### Entries supplied
'''
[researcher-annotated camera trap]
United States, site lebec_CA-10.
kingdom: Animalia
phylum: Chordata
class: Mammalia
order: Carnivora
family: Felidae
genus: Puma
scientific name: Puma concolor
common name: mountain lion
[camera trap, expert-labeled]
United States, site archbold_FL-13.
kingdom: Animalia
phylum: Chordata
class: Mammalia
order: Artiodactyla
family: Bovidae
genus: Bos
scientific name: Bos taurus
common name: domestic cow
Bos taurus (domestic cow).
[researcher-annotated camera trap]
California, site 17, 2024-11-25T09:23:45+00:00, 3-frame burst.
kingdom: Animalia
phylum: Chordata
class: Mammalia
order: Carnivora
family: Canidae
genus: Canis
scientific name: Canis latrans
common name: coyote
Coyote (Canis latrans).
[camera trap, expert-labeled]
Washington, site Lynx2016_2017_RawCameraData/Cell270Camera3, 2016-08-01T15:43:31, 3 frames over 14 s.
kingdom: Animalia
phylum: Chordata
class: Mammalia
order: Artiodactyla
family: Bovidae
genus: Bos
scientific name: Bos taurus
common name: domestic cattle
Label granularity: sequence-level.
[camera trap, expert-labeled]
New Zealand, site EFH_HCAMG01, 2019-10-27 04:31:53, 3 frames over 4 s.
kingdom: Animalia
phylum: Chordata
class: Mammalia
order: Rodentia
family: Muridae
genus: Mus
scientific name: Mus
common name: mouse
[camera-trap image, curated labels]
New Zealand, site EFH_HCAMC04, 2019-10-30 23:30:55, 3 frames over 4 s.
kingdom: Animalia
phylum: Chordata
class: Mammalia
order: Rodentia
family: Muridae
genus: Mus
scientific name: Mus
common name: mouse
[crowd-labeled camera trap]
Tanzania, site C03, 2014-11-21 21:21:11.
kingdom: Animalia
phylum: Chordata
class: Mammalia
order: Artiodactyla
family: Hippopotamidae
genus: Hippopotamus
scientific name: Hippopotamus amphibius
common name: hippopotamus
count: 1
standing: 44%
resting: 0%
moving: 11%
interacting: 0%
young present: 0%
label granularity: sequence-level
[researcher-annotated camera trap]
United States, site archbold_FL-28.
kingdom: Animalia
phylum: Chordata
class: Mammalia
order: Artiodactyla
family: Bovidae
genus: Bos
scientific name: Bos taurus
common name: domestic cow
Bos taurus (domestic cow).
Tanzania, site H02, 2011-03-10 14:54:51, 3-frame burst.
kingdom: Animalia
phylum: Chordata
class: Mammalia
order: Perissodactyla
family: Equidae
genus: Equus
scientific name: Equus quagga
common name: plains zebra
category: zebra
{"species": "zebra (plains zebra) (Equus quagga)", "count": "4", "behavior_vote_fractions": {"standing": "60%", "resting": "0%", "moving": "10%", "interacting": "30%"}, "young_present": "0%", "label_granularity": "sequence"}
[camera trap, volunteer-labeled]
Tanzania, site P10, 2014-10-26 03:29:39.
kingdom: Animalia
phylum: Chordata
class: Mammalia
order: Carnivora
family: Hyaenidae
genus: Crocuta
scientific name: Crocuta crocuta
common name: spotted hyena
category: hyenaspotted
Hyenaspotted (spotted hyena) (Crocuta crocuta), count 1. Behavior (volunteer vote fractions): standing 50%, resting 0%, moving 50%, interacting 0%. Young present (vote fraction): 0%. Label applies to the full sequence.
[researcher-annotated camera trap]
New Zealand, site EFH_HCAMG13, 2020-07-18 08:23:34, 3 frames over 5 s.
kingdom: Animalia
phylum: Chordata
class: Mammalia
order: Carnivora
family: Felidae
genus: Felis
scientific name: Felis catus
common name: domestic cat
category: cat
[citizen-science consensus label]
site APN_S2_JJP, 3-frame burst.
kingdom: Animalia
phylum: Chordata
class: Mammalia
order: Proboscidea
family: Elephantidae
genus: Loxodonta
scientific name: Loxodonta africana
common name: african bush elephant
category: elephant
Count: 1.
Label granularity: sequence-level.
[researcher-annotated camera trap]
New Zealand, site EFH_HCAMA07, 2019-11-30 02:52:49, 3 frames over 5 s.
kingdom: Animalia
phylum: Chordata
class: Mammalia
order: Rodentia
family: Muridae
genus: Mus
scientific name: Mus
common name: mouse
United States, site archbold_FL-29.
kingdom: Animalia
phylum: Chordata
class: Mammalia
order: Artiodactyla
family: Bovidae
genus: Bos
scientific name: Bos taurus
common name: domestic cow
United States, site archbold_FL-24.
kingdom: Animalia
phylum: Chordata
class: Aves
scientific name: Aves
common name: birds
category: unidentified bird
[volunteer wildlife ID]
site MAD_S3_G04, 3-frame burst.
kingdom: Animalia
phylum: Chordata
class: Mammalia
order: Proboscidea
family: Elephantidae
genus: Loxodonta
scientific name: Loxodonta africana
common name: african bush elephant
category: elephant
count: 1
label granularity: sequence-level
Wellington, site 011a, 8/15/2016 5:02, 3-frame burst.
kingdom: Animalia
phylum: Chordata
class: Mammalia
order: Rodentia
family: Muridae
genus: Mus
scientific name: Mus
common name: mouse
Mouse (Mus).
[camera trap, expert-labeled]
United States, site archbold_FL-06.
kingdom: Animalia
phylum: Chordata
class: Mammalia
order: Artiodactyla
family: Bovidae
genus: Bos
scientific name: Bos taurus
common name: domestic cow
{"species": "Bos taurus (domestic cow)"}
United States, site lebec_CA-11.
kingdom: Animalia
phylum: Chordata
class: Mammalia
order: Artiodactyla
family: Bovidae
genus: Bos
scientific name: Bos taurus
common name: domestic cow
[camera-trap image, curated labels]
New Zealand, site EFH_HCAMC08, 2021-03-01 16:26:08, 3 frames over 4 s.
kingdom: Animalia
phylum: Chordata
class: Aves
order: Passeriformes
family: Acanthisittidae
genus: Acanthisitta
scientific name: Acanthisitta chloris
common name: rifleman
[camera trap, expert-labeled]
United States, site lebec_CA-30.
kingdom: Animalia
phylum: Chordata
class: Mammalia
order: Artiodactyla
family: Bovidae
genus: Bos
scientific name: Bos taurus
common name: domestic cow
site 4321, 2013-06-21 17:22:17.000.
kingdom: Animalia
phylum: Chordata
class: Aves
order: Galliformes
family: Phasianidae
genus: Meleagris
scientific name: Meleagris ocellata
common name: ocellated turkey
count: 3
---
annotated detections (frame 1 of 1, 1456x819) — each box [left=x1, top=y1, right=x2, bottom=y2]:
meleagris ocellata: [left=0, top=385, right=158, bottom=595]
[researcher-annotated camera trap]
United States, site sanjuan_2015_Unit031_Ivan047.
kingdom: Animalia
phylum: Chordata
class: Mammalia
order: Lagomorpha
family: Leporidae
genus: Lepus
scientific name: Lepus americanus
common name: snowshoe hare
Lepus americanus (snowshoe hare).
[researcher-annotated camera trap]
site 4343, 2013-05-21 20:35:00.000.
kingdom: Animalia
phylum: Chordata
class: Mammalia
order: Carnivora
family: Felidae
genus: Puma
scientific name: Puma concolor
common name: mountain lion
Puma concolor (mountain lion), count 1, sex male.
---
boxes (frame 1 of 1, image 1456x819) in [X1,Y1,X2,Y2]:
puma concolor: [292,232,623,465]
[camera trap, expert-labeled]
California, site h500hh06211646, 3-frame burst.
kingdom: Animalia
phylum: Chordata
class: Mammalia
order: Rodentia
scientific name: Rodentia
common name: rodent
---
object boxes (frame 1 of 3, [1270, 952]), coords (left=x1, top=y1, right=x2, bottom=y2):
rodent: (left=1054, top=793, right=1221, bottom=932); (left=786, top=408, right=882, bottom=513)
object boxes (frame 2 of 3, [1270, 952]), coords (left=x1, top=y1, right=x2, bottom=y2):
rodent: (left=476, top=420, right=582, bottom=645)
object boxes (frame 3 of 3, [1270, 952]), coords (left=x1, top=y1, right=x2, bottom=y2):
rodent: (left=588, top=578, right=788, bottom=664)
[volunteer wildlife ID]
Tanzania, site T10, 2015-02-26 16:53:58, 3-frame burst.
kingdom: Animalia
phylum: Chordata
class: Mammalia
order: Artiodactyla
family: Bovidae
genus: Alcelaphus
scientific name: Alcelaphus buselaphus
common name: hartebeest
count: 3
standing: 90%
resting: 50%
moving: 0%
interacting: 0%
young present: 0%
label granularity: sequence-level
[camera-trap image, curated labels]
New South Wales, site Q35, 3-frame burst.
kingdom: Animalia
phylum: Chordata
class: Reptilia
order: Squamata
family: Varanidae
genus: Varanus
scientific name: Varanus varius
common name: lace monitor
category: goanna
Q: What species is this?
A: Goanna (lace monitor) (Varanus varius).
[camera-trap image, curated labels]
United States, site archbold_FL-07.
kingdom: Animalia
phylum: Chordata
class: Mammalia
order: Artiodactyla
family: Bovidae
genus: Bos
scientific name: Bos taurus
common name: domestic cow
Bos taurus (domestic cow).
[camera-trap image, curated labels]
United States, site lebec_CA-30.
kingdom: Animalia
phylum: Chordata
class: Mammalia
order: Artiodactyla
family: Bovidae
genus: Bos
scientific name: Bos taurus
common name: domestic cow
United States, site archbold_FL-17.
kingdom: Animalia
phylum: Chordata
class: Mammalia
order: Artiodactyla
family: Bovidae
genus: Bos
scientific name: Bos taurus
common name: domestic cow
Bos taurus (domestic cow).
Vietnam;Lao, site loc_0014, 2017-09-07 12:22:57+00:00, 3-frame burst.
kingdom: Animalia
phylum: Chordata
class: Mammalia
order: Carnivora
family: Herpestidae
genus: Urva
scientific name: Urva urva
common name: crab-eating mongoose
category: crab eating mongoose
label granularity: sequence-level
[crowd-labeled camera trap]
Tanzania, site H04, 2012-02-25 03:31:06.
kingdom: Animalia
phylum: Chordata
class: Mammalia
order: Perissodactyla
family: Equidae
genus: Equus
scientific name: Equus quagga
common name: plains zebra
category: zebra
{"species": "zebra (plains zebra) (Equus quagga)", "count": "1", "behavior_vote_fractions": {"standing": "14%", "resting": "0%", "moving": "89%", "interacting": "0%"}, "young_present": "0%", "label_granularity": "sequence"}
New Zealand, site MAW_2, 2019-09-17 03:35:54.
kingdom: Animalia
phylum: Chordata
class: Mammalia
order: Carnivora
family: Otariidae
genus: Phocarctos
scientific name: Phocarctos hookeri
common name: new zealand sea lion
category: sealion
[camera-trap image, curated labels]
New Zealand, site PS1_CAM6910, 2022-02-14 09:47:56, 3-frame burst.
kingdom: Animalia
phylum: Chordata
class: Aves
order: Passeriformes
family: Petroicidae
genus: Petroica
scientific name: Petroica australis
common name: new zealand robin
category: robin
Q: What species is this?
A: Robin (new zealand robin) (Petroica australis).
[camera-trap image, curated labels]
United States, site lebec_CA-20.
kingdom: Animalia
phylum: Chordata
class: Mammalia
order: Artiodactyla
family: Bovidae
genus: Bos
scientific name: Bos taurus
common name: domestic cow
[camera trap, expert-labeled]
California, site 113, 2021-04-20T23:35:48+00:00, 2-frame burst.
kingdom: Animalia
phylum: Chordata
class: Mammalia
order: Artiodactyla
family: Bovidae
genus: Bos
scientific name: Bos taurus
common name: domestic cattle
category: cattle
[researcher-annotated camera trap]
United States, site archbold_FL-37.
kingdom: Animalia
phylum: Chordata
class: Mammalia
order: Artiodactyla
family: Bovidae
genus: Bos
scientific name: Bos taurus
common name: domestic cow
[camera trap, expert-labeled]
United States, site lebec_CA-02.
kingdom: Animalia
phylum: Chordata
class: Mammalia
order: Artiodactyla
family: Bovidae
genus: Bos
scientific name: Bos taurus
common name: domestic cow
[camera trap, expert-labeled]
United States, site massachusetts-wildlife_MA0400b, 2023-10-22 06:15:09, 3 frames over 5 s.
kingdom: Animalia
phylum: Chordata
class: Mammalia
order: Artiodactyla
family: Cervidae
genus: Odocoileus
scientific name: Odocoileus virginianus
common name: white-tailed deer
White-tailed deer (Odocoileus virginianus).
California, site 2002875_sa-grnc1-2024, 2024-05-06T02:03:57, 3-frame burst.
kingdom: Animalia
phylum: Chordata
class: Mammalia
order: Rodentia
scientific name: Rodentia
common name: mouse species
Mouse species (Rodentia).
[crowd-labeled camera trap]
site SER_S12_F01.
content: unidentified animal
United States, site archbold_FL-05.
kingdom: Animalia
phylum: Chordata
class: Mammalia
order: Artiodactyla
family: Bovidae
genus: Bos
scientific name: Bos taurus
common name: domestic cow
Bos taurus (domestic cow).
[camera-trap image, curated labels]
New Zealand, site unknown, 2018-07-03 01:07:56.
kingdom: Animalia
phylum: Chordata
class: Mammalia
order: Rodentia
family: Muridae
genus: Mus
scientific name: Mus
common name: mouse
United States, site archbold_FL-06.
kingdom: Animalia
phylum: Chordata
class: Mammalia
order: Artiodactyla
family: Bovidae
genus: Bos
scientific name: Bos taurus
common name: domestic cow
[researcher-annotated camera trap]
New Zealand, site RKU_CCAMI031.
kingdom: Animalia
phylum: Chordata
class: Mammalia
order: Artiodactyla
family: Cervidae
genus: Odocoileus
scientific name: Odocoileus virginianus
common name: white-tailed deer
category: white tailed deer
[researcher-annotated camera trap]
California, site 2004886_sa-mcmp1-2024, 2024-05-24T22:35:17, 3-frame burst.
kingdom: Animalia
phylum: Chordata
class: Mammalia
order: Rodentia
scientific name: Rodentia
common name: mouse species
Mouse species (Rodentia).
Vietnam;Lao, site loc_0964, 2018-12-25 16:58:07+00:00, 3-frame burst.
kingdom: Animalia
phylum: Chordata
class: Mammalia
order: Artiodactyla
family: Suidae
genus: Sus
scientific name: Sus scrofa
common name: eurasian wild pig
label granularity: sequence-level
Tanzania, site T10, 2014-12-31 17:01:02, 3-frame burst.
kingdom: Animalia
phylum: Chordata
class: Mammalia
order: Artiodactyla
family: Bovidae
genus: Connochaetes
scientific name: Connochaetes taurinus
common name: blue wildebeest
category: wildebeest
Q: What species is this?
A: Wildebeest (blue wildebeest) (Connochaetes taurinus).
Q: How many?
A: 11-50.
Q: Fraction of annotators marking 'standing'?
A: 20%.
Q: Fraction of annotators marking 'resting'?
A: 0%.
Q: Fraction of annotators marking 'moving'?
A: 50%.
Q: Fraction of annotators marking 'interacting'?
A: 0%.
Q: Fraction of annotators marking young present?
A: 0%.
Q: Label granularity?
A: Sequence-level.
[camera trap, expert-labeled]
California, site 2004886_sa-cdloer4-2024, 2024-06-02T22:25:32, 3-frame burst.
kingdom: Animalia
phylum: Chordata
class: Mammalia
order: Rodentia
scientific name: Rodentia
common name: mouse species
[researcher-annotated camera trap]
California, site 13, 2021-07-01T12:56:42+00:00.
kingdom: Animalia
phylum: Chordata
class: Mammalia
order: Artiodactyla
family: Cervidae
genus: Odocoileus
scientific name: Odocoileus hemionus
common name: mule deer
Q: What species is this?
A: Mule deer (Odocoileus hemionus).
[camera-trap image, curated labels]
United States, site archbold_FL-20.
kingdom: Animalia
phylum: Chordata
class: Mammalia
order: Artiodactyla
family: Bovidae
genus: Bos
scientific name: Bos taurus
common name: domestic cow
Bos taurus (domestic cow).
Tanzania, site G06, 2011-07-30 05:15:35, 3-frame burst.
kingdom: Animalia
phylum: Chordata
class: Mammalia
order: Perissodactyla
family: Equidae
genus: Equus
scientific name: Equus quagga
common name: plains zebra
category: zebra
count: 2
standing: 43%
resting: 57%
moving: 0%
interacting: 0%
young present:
'''
### Problem details
All lines from the one that holds "common name: mule deer" through the end of the records are to be returned exactly, including both boundary lines, and no others.

### Exercise response
common name: mule deer
Q: What species is this?
A: Mule deer (Odocoileus hemionus).
[camera-trap image, curated labels]
United States, site archbold_FL-20.
kingdom: Animalia
phylum: Chordata
class: Mammalia
order: Artiodactyla
family: Bovidae
genus: Bos
scientific name: Bos taurus
common name: domestic cow
Bos taurus (domestic cow).
Tanzania, site G06, 2011-07-30 05:15:35, 3-frame burst.
kingdom: Animalia
phylum: Chordata
class: Mammalia
order: Perissodactyla
family: Equidae
genus: Equus
scientific name: Equus quagga
common name: plains zebra
category: zebra
count: 2
standing: 43%
resting: 57%
moving: 0%
interacting: 0%
young present:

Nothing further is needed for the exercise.